Facebook CIO David Ebersman recently confirmed that teenagers from across the world are becoming increasingly less active on the social media site. Here’s some possible reasons why.

Earlier this month, Facebook CIO David Ebersman confessed that company bosses were worried over the fact that teenagers across the world are now increasingly becoming less active on the site.

With teenagers and youngsters in their early 20s constituting the backbone of the traffic to most social media sites, including of course Facebook; Ebersman and his company’s anxiety is totally justifiable.

“We did see a decrease in daily users, partly among younger teens,” Ebersman admitted while referring to the site’s traffic and overall usage from the 2nd and 3rd quarters of the running year. Facebook’s estimates were also reflected in a syndicated study carried out by the experts at GlobalWebIndex on behavior of digital consumers in 32 markets.

The study which included an extensive survey of teenagers across 30 countries, concluded that the number of teen users claiming to be active on the site had decreased to 56 per cent in Q3 compared to 76 per cent in Q1.

 

“There is a very clear story with the big winners being closed messaging and video-and-photo sharing apps,” said Tom Smith, CEO of GlobalWebIndex,Forbes reports.

“This is something that could be particularly harmful to Facebook because its core value lies in peer-to-peer community, messaging and photo sharing,” Smith added.

Even applications like the Facebook Messenger were bagging more active users during the second and third quarters compared to the number of active users the site was attracting.

“There is a clear, definitive shift to mobile in general,” Smith stated, “underlined by a large rise in Facebook’s mobile app, [up 69%], so the composition of Facebook is changing.”

However, the GlobelWebInex CEO said that such changes were less likely to have any formidable impact on the usage of Twitter – the other big name in the social media universe.

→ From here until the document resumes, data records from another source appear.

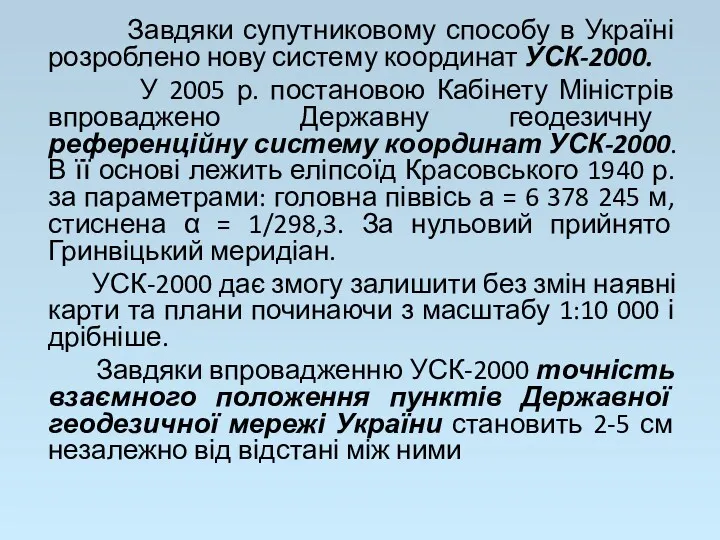 Завдяки супутниковому способу в Україні розроблено нову систему координат УСК-2000.

У 2005 р. постановою Кабінету Міністрів впроваджено Державну геодезичну референційну систему координат УСК-2000. В її основі лежить еліпсоїд Красовського 1940 р. за параметрами: головна піввісь а = 6 378 245 м, стиснена α = 1/298,3. За нульовий прийнято Гринвіцький меридіан.

УСК-2000 дає змогу залишити без змін наявні карти та плани починаючи з масштабу 1:10 000 і дрібніше.

Завдяки впровадженню УСК-2000 точність взаємного положення пунктів Державної геодезичної мережі України становить 2-5 см незалежно від відстані між ними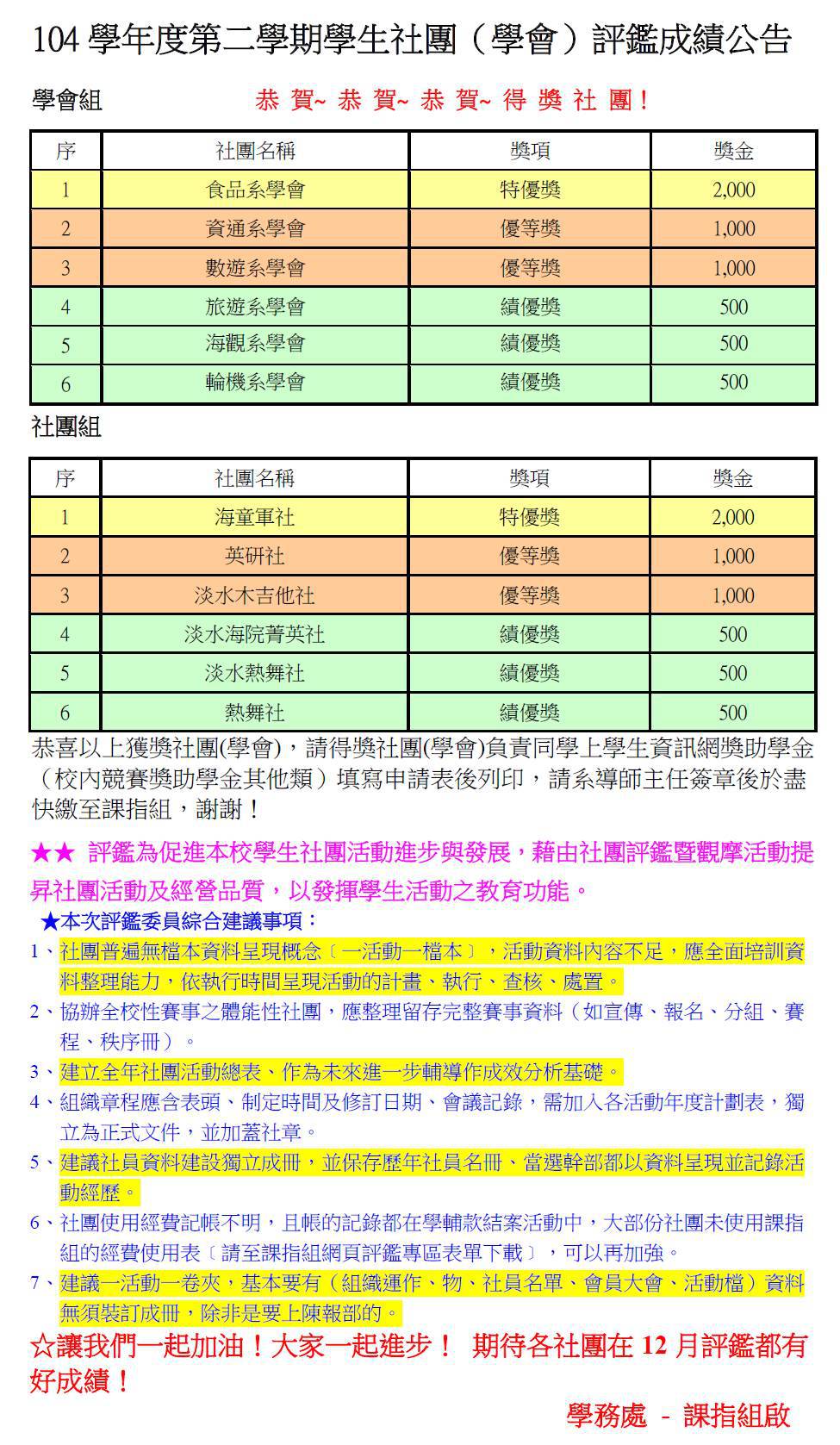 104 學年度第二學期學生社團（學會）評鑑成績公告

學會組 恭 賀~ 恭 賀~ 恭 賀~ 得 獎 社 團！

| 序 | 社團名稱 | 獎項 | 獎金 |
|---|---|---|---|
| 1 | 食品系學會 | 特優獎 | 2,000 |
| 2 | 資通系學會 | 優等獎 | 1,000 |
| 3 | 數遊系學會 | 優等獎 | 1,000 |
| 4 | 旅遊系學會 | 績優獎 | 500 |
| 5 | 海觀系學會 | 績優獎 | 500 |
| 6 | 輪機系學會 | 績優獎 | 500 |

社團組

| 序 | 社團名稱 | 獎項 | 獎金 |
|---|---|---|---|
| 1 | 海童軍社 | 特優獎 | 2,000 |
| 2 | 英研社 | 優等獎 | 1,000 |
| 3 | 淡水木吉他社 | 優等獎 | 1,000 |
| 4 | 淡水海院菁英社 | 績優獎 | 500 |
| 5 | 淡水熱舞社 | 績優獎 | 500 |
| 6 | 熱舞社 | 績優獎 | 500 |

恭喜以上獲獎社團(學會)，請得獎社團(學會)負責同學上學生資訊網獎助學金（校內競賽獎助學金其他類）填寫申請表後列印，請系導師主任簽章後於盡快繳至課指組，謝謝！

★★ 評鑑為促進本校學生社團活動進步與發展，藉由社團評鑑暨觀摩活動提昇社團活動及經營品質，以發揮學生活動之教育功能。

★本次評鑑委員綜合建議事項：

1、社團普遍無檔本資料呈現概念〔一活動一檔本〕，活動資料內容不足，應全面培訓資料整理能力，依執行時間呈現活動的計畫、執行、查核、處置。

2、協辦全校性賽事之體能性社團，應整理留存完整賽事資料（如宣傳、報名、分組、賽程、秩序冊）。

3、建立全年社團活動總表、作為未來進一步輔導作成效分析基礎。

4、組織章程應含表頭、制定時間及修訂日期、會議記錄，需加入各活動年度計劃表，獨立為正式文件，並加蓋社章。

5、建議社員資料建設獨立成冊，並保存歷年社員名冊、當選幹部都以資料呈現並記錄活動經歷。

6、社團使用經費記帳不明，且帳的記錄都在學輔款結案活動中，大部份社團未使用課指組的經費使用表〔請至課指組網頁評鑑專區表單下載〕，可以再加強。

7、建議一活動一卷夾，基本要有（組織運作、物、社員名單、會員大會、活動檔）資料無須裝訂成冊，除非是要上陳報部的。

☆讓我們一起加油！大家一起進步！ 期待各社團在 12 月評鑑都有好成績！

學務處 - 課指組啟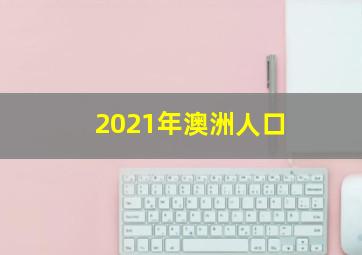 2021年澳洲人口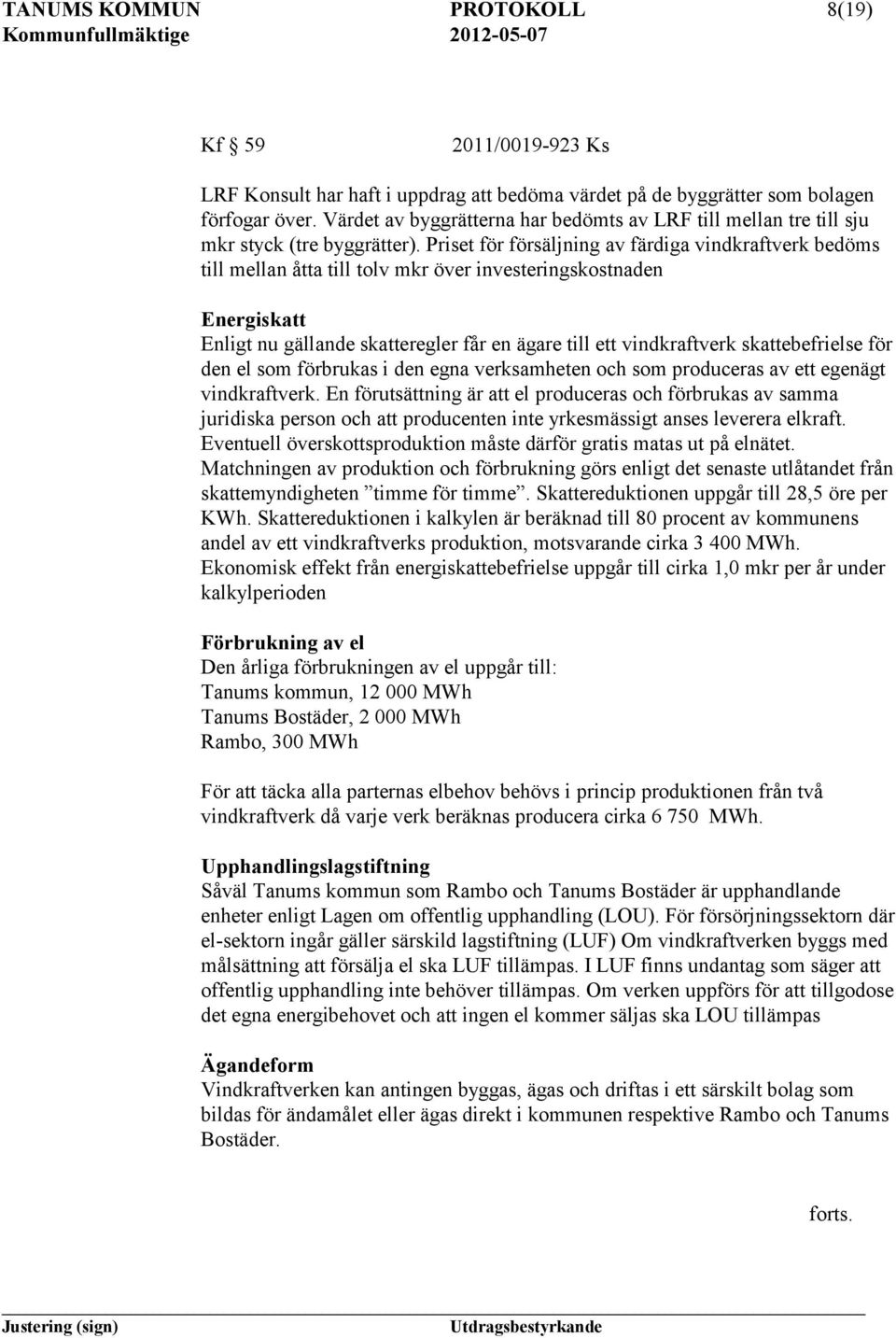 TANUMS KOMMUN PROTOKOLL 8(19)
Kommunfullmäktige 2012-05-07

Kf 59 2011/0019-923 Ks

LRF Konsult har haft i uppdrag att bedöma värdet på de byggrätter som bolagen förfogar över. Värdet av byggrätterna har bedömts av LRF till mellan tre till sju mkr styck (tre byggrätter). Priset för försäljning av färdiga vindkraftverk bedöms till mellan åtta till tolv mkr över investeringskostnaden

Energiskatt
Enligt nu gällande skatteregler får en ägare till ett vindkraftverk skattebefrielse för den el som förbrukas i den egna verksamheten och som produceras av ett egenägt vindkraftverk. En förutsättning är att el produceras och förbrukas av samma juridiska person och att producenten inte yrkesmässigt anses leverera elkraft. Eventuell överskottsproduktion måste därför gratis matas ut på elnätet. Matchningen av produktion och förbrukning görs enligt det senaste utlåtandet från skattemyndigheten ”timme för timme”. Skattereduktionen uppgår till 28,5 öre per KWh. Skattereduktionen i kalkylen är beräknad till 80 procent av kommunens andel av ett vindkraftverks produktion, motsvarande cirka 3 400 MWh. Ekonomisk effekt från energiskattebefrielse uppgår till cirka 1,0 mkr per år under kalkylperioden

Förbrukning av el
Den årliga förbrukningen av el uppgår till:
Tanums kommun, 12 000 MWh
Tanums Bostäder, 2 000 MWh
Rambo, 300 MWh

För att täcka alla parternas elbehov behövs i princip produktionen från två vindkraftverk då varje verk beräknas producera cirka 6 750 MWh.

Upphandlingslagstiftning
Såväl Tanums kommun som Rambo och Tanums Bostäder är upphandlande enheter enligt Lagen om offentlig upphandling (LOU). För försörjningssektorn där el-sektorn ingår gäller särskild lagstiftning (LUF) Om vindkraftverken byggs med målsättning att försälja el ska LUF tillämpas. I LUF finns undantag som säger att offentlig upphandling inte behöver tillämpas. Om verken uppförs för att tillgodose det egna energibehovet och att ingen el kommer säljas ska LOU tillämpas

Ägandeform
Vindkraftverken kan antingen byggas, ägas och driftas i ett särskilt bolag som bildas för ändamålet eller ägas direkt i kommunen respektive Rambo och Tanums Bostäder.

forts.

Justering (sign) Utdragsbestyrkande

Apparently, the decrease in active Facebook users in the teenage community highlights the fact that youngsters these days are becoming increasingly attracted toward apps and social media platforms that help them go mobile. For example, a large proportion of young crowd in India, Southeast Asia and many other parts of the world are opting for instant messager platforms such as Whatsapp (recently collected statistics suggest that more than 11 billion chat messages are exchanged worldwide everyday using Whatsapp).

Similarly, WeChat which happens to be a rival of Whatsapp is pushing aggressively into markets like China with millions of mobile users.